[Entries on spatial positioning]
□ □ □ □ □
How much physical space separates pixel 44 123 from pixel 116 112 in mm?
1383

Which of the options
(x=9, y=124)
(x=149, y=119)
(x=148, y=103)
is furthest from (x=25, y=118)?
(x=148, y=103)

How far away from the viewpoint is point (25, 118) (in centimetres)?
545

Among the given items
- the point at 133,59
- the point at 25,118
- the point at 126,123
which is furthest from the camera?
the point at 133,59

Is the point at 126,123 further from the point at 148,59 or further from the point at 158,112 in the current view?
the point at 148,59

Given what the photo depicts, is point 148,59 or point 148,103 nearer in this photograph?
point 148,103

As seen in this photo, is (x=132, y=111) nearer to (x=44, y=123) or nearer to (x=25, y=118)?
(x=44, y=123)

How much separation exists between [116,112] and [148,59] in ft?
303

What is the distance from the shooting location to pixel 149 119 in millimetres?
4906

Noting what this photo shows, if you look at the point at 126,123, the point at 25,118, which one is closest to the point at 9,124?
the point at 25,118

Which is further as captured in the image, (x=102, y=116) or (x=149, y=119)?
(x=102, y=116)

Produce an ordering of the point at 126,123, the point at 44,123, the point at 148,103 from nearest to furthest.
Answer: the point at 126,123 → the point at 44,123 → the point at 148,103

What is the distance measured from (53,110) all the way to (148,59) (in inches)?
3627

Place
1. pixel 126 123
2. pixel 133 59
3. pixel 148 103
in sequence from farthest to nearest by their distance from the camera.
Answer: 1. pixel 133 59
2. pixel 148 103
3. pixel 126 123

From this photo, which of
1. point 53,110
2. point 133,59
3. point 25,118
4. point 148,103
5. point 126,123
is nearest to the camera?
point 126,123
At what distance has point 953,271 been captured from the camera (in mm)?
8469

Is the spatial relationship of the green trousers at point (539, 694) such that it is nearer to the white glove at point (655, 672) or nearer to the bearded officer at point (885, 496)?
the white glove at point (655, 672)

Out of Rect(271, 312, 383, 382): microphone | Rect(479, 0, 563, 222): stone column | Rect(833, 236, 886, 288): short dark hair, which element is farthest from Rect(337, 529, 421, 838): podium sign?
□ □ □ □ □
• EXERCISE OBJECTIVE
Copy out the material above without any change, starting at the line containing "How far away" and ending at the line containing "Answer: the point". Include both of those lines.

• SOLUTION FOR THIS TASK
How far away from the viewpoint is point (25, 118) (in centimetres)?
545

Among the given items
- the point at 133,59
- the point at 25,118
- the point at 126,123
which is furthest from the camera?
the point at 133,59

Is the point at 126,123 further from the point at 148,59 or further from the point at 158,112 in the current view?
the point at 148,59

Given what the photo depicts, is point 148,59 or point 148,103 nearer in this photograph?
point 148,103

As seen in this photo, is (x=132, y=111) nearer to (x=44, y=123) or nearer to (x=25, y=118)?
(x=44, y=123)

How much separation exists between [116,112] and [148,59] in ft?
303

What is the distance from the shooting location to pixel 149 119 in millimetres?
4906

Noting what this photo shows, if you look at the point at 126,123, the point at 25,118, which one is closest to the point at 9,124?
the point at 25,118

Which is further as captured in the image, (x=102, y=116) or (x=149, y=119)?
(x=102, y=116)

Produce an ordering of the point at 126,123, the point at 44,123, the point at 148,103 from nearest to furthest.
Answer: the point at 126,123 → the point at 44,123 → the point at 148,103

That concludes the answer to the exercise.